» DO THIS:
Extend the passage on music and songwriting, picking up right after its final sentence.

» SELECTED EXTRACT:
************

Not another “platform.”
Just your actual voice. Your listening. Your discomfort. Your imagination.

What If Music Could Still Save Us?

We need to actively shape our relationship to songs.

As a ritual.

As resistance.

As prayer.

As a place to ask real questions, like:

  • What is my voice for?

  • What stories have I stopped telling?

  • Who could I be if I stopped trying to win?

  • What could I build if I wasn't building for applause?

Because right now, the world doesn’t need another mogul or celebrity.
It needs elders. Listeners. Risk-takers. Builders of new scenes, new sanctuaries.

And it needs songs that sound like truth, not product.

You already have the resources.


So the question becomes: do you have the courage?

🎵 The Radical Power of Writing Songs (Even If You’re Not a Songwriter)

You don’t need to be a musician to write songs.

In fact, some of the most powerful breakthroughs I’ve seen - emotional, creative, and even strategic - come when someone who’s never picked up a guitar starts writing lyrics.

Because songwriting isn’t about music.

************

» Dataset excerpts:
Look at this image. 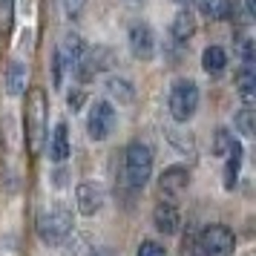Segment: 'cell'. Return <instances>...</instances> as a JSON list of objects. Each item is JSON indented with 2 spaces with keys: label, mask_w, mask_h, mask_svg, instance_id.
Returning <instances> with one entry per match:
<instances>
[{
  "label": "cell",
  "mask_w": 256,
  "mask_h": 256,
  "mask_svg": "<svg viewBox=\"0 0 256 256\" xmlns=\"http://www.w3.org/2000/svg\"><path fill=\"white\" fill-rule=\"evenodd\" d=\"M44 132H46V92L35 86L29 90V98H26V136H29L32 152H40Z\"/></svg>",
  "instance_id": "obj_1"
},
{
  "label": "cell",
  "mask_w": 256,
  "mask_h": 256,
  "mask_svg": "<svg viewBox=\"0 0 256 256\" xmlns=\"http://www.w3.org/2000/svg\"><path fill=\"white\" fill-rule=\"evenodd\" d=\"M72 230V213L70 208H64V204H49L40 216H38V233H40V239L49 244H58L64 242Z\"/></svg>",
  "instance_id": "obj_2"
},
{
  "label": "cell",
  "mask_w": 256,
  "mask_h": 256,
  "mask_svg": "<svg viewBox=\"0 0 256 256\" xmlns=\"http://www.w3.org/2000/svg\"><path fill=\"white\" fill-rule=\"evenodd\" d=\"M124 167H127V184L136 187V190L144 187L147 182H150V173H152V152H150V147L141 144V141L130 144Z\"/></svg>",
  "instance_id": "obj_3"
},
{
  "label": "cell",
  "mask_w": 256,
  "mask_h": 256,
  "mask_svg": "<svg viewBox=\"0 0 256 256\" xmlns=\"http://www.w3.org/2000/svg\"><path fill=\"white\" fill-rule=\"evenodd\" d=\"M170 116L176 121H187L198 110V86L193 81H176L170 86Z\"/></svg>",
  "instance_id": "obj_4"
},
{
  "label": "cell",
  "mask_w": 256,
  "mask_h": 256,
  "mask_svg": "<svg viewBox=\"0 0 256 256\" xmlns=\"http://www.w3.org/2000/svg\"><path fill=\"white\" fill-rule=\"evenodd\" d=\"M236 248L230 228L224 224H210L198 236V256H230Z\"/></svg>",
  "instance_id": "obj_5"
},
{
  "label": "cell",
  "mask_w": 256,
  "mask_h": 256,
  "mask_svg": "<svg viewBox=\"0 0 256 256\" xmlns=\"http://www.w3.org/2000/svg\"><path fill=\"white\" fill-rule=\"evenodd\" d=\"M116 127V110L106 104V101H98V104L90 110V118H86V130L95 141H104Z\"/></svg>",
  "instance_id": "obj_6"
},
{
  "label": "cell",
  "mask_w": 256,
  "mask_h": 256,
  "mask_svg": "<svg viewBox=\"0 0 256 256\" xmlns=\"http://www.w3.org/2000/svg\"><path fill=\"white\" fill-rule=\"evenodd\" d=\"M75 198H78V210L84 216H92L104 208V187L98 182H81L75 190Z\"/></svg>",
  "instance_id": "obj_7"
},
{
  "label": "cell",
  "mask_w": 256,
  "mask_h": 256,
  "mask_svg": "<svg viewBox=\"0 0 256 256\" xmlns=\"http://www.w3.org/2000/svg\"><path fill=\"white\" fill-rule=\"evenodd\" d=\"M130 49L132 55L141 60H150L152 52H156V38H152V29L144 24H136L130 29Z\"/></svg>",
  "instance_id": "obj_8"
},
{
  "label": "cell",
  "mask_w": 256,
  "mask_h": 256,
  "mask_svg": "<svg viewBox=\"0 0 256 256\" xmlns=\"http://www.w3.org/2000/svg\"><path fill=\"white\" fill-rule=\"evenodd\" d=\"M187 182H190V173H187L184 167H170V170L162 173V190L170 193V196H178L187 187Z\"/></svg>",
  "instance_id": "obj_9"
},
{
  "label": "cell",
  "mask_w": 256,
  "mask_h": 256,
  "mask_svg": "<svg viewBox=\"0 0 256 256\" xmlns=\"http://www.w3.org/2000/svg\"><path fill=\"white\" fill-rule=\"evenodd\" d=\"M26 81H29V70H26V64H20V60L9 64V70H6V92L9 95H20L26 90Z\"/></svg>",
  "instance_id": "obj_10"
},
{
  "label": "cell",
  "mask_w": 256,
  "mask_h": 256,
  "mask_svg": "<svg viewBox=\"0 0 256 256\" xmlns=\"http://www.w3.org/2000/svg\"><path fill=\"white\" fill-rule=\"evenodd\" d=\"M152 222H156V228L162 233H176L178 230V210H176L173 204L162 202V204L156 208V213H152Z\"/></svg>",
  "instance_id": "obj_11"
},
{
  "label": "cell",
  "mask_w": 256,
  "mask_h": 256,
  "mask_svg": "<svg viewBox=\"0 0 256 256\" xmlns=\"http://www.w3.org/2000/svg\"><path fill=\"white\" fill-rule=\"evenodd\" d=\"M52 158L55 162H66L70 158V130H66V124L60 121L58 127H55V132H52Z\"/></svg>",
  "instance_id": "obj_12"
},
{
  "label": "cell",
  "mask_w": 256,
  "mask_h": 256,
  "mask_svg": "<svg viewBox=\"0 0 256 256\" xmlns=\"http://www.w3.org/2000/svg\"><path fill=\"white\" fill-rule=\"evenodd\" d=\"M202 66H204V72H210V75H219V72L228 66V52L222 46H208L204 55H202Z\"/></svg>",
  "instance_id": "obj_13"
},
{
  "label": "cell",
  "mask_w": 256,
  "mask_h": 256,
  "mask_svg": "<svg viewBox=\"0 0 256 256\" xmlns=\"http://www.w3.org/2000/svg\"><path fill=\"white\" fill-rule=\"evenodd\" d=\"M236 84H239V95H242V101L244 104H250V101H254V92H256L254 64H244L242 72H239V78H236Z\"/></svg>",
  "instance_id": "obj_14"
},
{
  "label": "cell",
  "mask_w": 256,
  "mask_h": 256,
  "mask_svg": "<svg viewBox=\"0 0 256 256\" xmlns=\"http://www.w3.org/2000/svg\"><path fill=\"white\" fill-rule=\"evenodd\" d=\"M239 164H242V147L239 141H233L230 150H228V167H224V187L236 184V173H239Z\"/></svg>",
  "instance_id": "obj_15"
},
{
  "label": "cell",
  "mask_w": 256,
  "mask_h": 256,
  "mask_svg": "<svg viewBox=\"0 0 256 256\" xmlns=\"http://www.w3.org/2000/svg\"><path fill=\"white\" fill-rule=\"evenodd\" d=\"M196 32V20H193V14L190 12H178L173 20V38L176 40H187V38Z\"/></svg>",
  "instance_id": "obj_16"
},
{
  "label": "cell",
  "mask_w": 256,
  "mask_h": 256,
  "mask_svg": "<svg viewBox=\"0 0 256 256\" xmlns=\"http://www.w3.org/2000/svg\"><path fill=\"white\" fill-rule=\"evenodd\" d=\"M202 12L213 20H222L233 12V0H202Z\"/></svg>",
  "instance_id": "obj_17"
},
{
  "label": "cell",
  "mask_w": 256,
  "mask_h": 256,
  "mask_svg": "<svg viewBox=\"0 0 256 256\" xmlns=\"http://www.w3.org/2000/svg\"><path fill=\"white\" fill-rule=\"evenodd\" d=\"M110 92L116 95V98H121V101H132V90H130L127 81H118V78H110Z\"/></svg>",
  "instance_id": "obj_18"
},
{
  "label": "cell",
  "mask_w": 256,
  "mask_h": 256,
  "mask_svg": "<svg viewBox=\"0 0 256 256\" xmlns=\"http://www.w3.org/2000/svg\"><path fill=\"white\" fill-rule=\"evenodd\" d=\"M236 127H239L242 136H254V110H248V106H244L242 112L236 116Z\"/></svg>",
  "instance_id": "obj_19"
},
{
  "label": "cell",
  "mask_w": 256,
  "mask_h": 256,
  "mask_svg": "<svg viewBox=\"0 0 256 256\" xmlns=\"http://www.w3.org/2000/svg\"><path fill=\"white\" fill-rule=\"evenodd\" d=\"M230 144H233L230 132H228V130H219V132H216V144H213L216 152H228V150H230Z\"/></svg>",
  "instance_id": "obj_20"
},
{
  "label": "cell",
  "mask_w": 256,
  "mask_h": 256,
  "mask_svg": "<svg viewBox=\"0 0 256 256\" xmlns=\"http://www.w3.org/2000/svg\"><path fill=\"white\" fill-rule=\"evenodd\" d=\"M138 256H167V254H164L162 244H156V242H141Z\"/></svg>",
  "instance_id": "obj_21"
},
{
  "label": "cell",
  "mask_w": 256,
  "mask_h": 256,
  "mask_svg": "<svg viewBox=\"0 0 256 256\" xmlns=\"http://www.w3.org/2000/svg\"><path fill=\"white\" fill-rule=\"evenodd\" d=\"M84 6H86V0H64V9L70 18H78L84 12Z\"/></svg>",
  "instance_id": "obj_22"
}]
</instances>
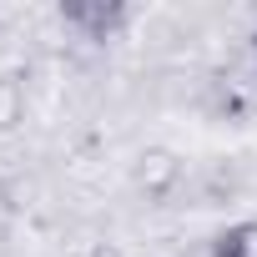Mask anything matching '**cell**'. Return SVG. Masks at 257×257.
Listing matches in <instances>:
<instances>
[{
    "instance_id": "obj_4",
    "label": "cell",
    "mask_w": 257,
    "mask_h": 257,
    "mask_svg": "<svg viewBox=\"0 0 257 257\" xmlns=\"http://www.w3.org/2000/svg\"><path fill=\"white\" fill-rule=\"evenodd\" d=\"M252 61H257V26H252Z\"/></svg>"
},
{
    "instance_id": "obj_1",
    "label": "cell",
    "mask_w": 257,
    "mask_h": 257,
    "mask_svg": "<svg viewBox=\"0 0 257 257\" xmlns=\"http://www.w3.org/2000/svg\"><path fill=\"white\" fill-rule=\"evenodd\" d=\"M137 6L132 0H61L56 6V21L76 36V41H86V46H116L126 31L137 26Z\"/></svg>"
},
{
    "instance_id": "obj_3",
    "label": "cell",
    "mask_w": 257,
    "mask_h": 257,
    "mask_svg": "<svg viewBox=\"0 0 257 257\" xmlns=\"http://www.w3.org/2000/svg\"><path fill=\"white\" fill-rule=\"evenodd\" d=\"M137 182H142L147 192L172 187V182H177V157H172V152H142V157H137Z\"/></svg>"
},
{
    "instance_id": "obj_2",
    "label": "cell",
    "mask_w": 257,
    "mask_h": 257,
    "mask_svg": "<svg viewBox=\"0 0 257 257\" xmlns=\"http://www.w3.org/2000/svg\"><path fill=\"white\" fill-rule=\"evenodd\" d=\"M207 257H257V217H242V222L222 227L207 242Z\"/></svg>"
}]
</instances>
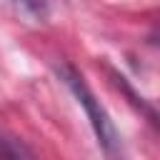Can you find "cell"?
Listing matches in <instances>:
<instances>
[{"mask_svg":"<svg viewBox=\"0 0 160 160\" xmlns=\"http://www.w3.org/2000/svg\"><path fill=\"white\" fill-rule=\"evenodd\" d=\"M18 2H22L30 12H35V15H45V10H48V5H45V0H18Z\"/></svg>","mask_w":160,"mask_h":160,"instance_id":"3","label":"cell"},{"mask_svg":"<svg viewBox=\"0 0 160 160\" xmlns=\"http://www.w3.org/2000/svg\"><path fill=\"white\" fill-rule=\"evenodd\" d=\"M58 75L60 80L68 85V90L75 95V100L80 102V108L85 110L88 120H90V128L100 142V148L110 155V158H118L120 152V135L115 130V122L110 120L108 110L100 105V100L95 98V92L90 90V85L85 82V78L72 68V65H60L58 68Z\"/></svg>","mask_w":160,"mask_h":160,"instance_id":"1","label":"cell"},{"mask_svg":"<svg viewBox=\"0 0 160 160\" xmlns=\"http://www.w3.org/2000/svg\"><path fill=\"white\" fill-rule=\"evenodd\" d=\"M0 160H38V158L25 142L15 138H0Z\"/></svg>","mask_w":160,"mask_h":160,"instance_id":"2","label":"cell"}]
</instances>
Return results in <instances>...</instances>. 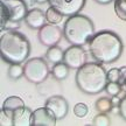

************

» TASK RESPONSE:
It’s about honesty, clarity, and pattern-breaking thinking.

And in a world obsessed with productivity and performance, choosing to write a song is an act of rebellion.

Why Songwriting Isn’t Just for Artists

You know those moments where your brain is stuck in a loop? Where logic doesn’t help and words don’t quite land?

That’s where music comes in.

Writing a song about something you “can’t figure out” often reveals a truth that spreadsheets, decks, or even journaling can’t touch.

It creates emotional precision, pattern recognition, and story fluency - skills that make you not just more creative, but more capable.

Songwriting as a Tool for Clarity

We live in a world of noise. Content. Meetings. Posts. Feedback. Proposals. Spin. Branding.

But a song only has a few lines to make you feel something.

That’s why songwriting can be a profound tool for:

  • Clarifying your values

  • Locating inner truth

  • Making emotionally intelligent decisions

  • Reconnecting to joy, grief, wonder, rage—whatever your real creative fuel is

You don’t write a song to impress. You write it to express. And that’s where all innovation starts.

What Happens When You Practice This Regularly

A strange thing happens when you let songwriting into your life (even secretly):

  • You start listening differently—in meetings, in conversations, in conflict.

  • You become more comfortable with ambiguity and emotion.

  • Your communication gets sharper, simpler, more human.

  • People start asking you how you think so clearly.

And it’s not magic. It’s just a muscle you’ve been told isn’t “relevant” to your success.

But it is. Maybe more than anything.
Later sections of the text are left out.